_SUPPLIED DATA_:
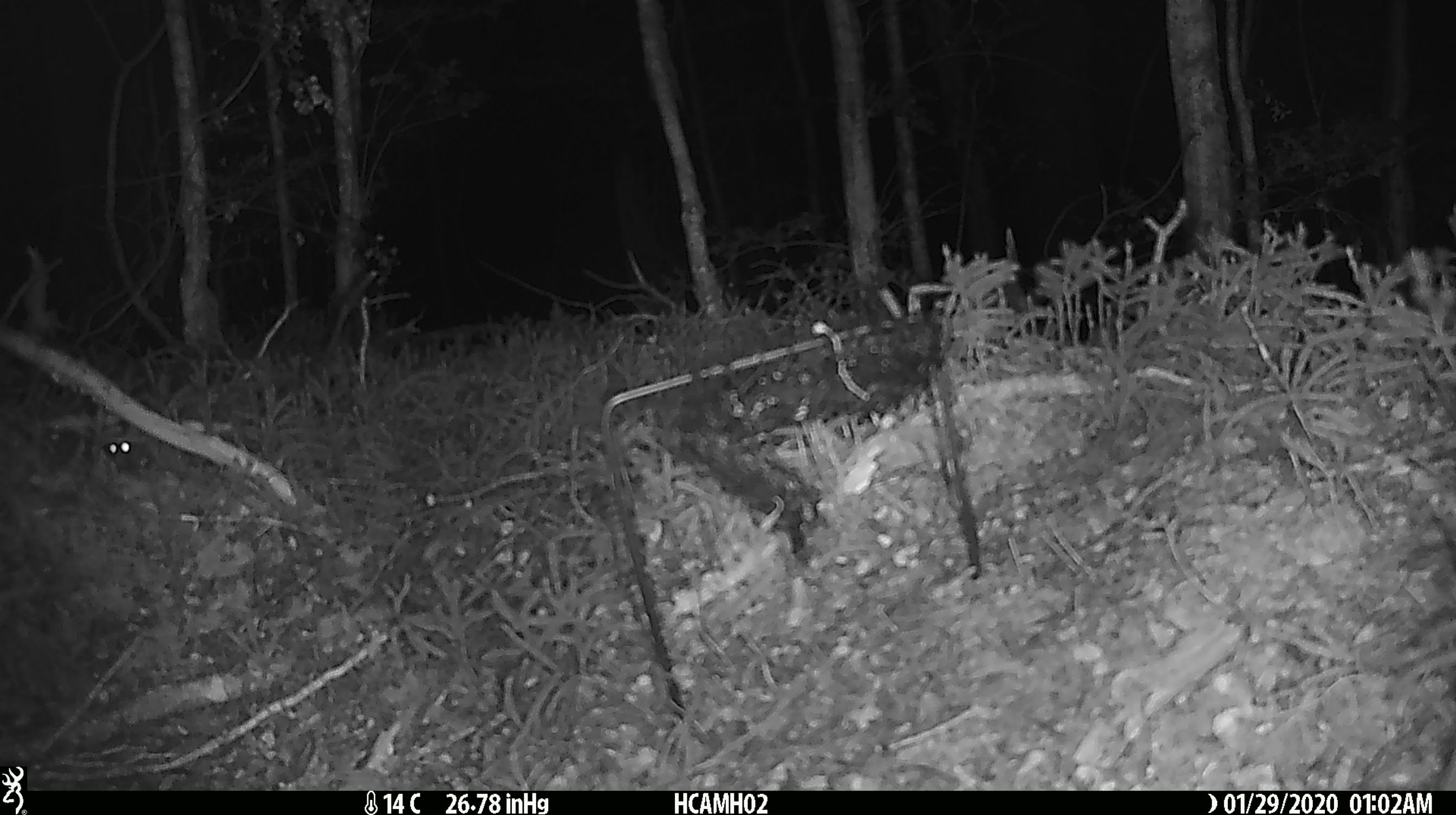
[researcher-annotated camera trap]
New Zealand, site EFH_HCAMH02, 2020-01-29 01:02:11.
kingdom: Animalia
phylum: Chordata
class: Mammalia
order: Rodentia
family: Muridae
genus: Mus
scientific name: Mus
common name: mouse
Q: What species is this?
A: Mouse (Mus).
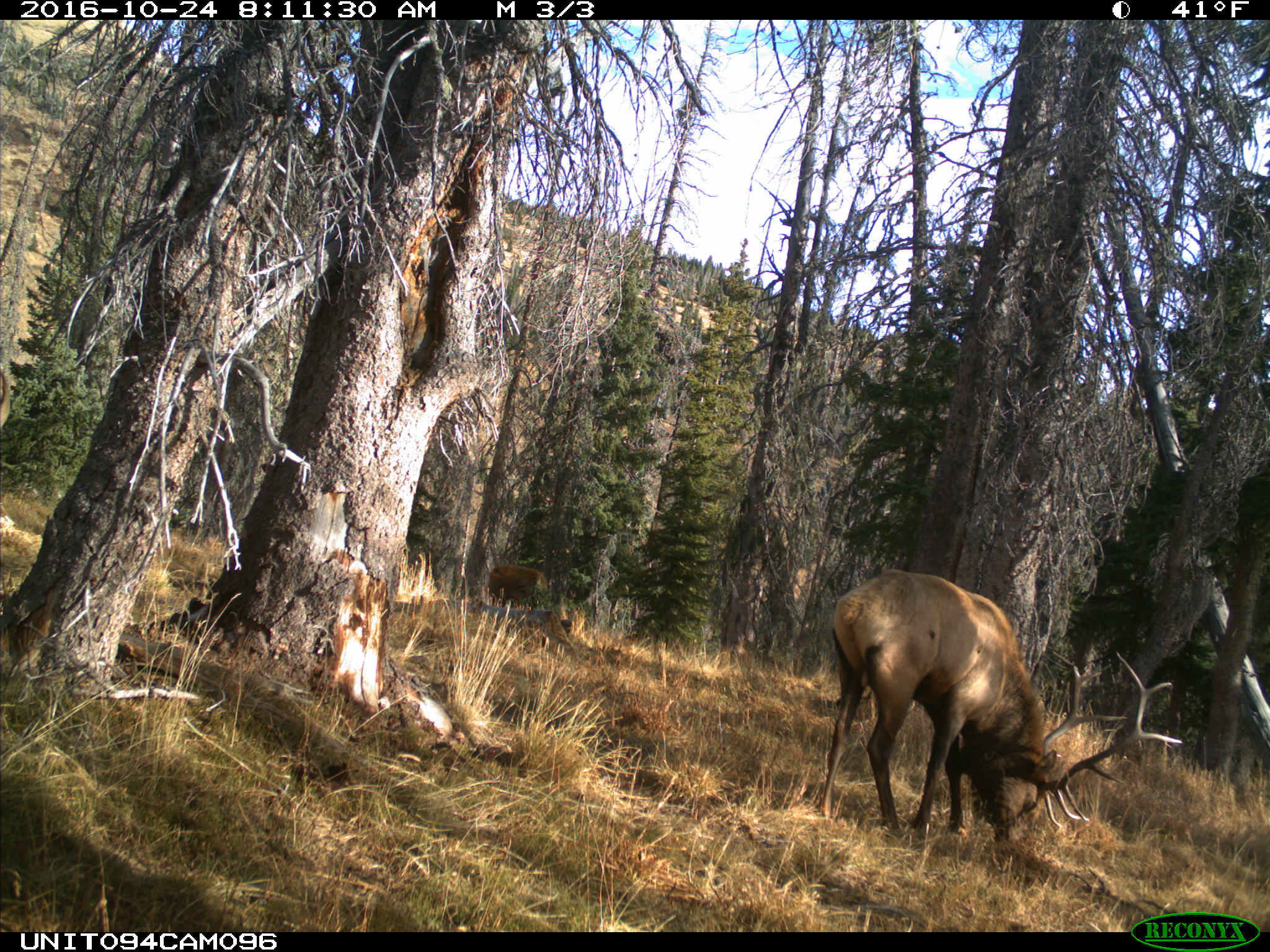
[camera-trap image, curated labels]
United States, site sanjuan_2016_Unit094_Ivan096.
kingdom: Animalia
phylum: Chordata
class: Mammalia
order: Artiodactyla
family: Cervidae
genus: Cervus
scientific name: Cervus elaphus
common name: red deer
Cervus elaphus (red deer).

_WHAT THE TASK ASKS_: The expected result is the complete listing above, printed exactly, with no pictures.

_ANSWER BELOW_:
[researcher-annotated camera trap]
New Zealand, site EFH_HCAMH02, 2020-01-29 01:02:11.
kingdom: Animalia
phylum: Chordata
class: Mammalia
order: Rodentia
family: Muridae
genus: Mus
scientific name: Mus
common name: mouse
Q: What species is this?
A: Mouse (Mus).
[camera-trap image, curated labels]
United States, site sanjuan_2016_Unit094_Ivan096.
kingdom: Animalia
phylum: Chordata
class: Mammalia
order: Artiodactyla
family: Cervidae
genus: Cervus
scientific name: Cervus elaphus
common name: red deer
Cervus elaphus (red deer).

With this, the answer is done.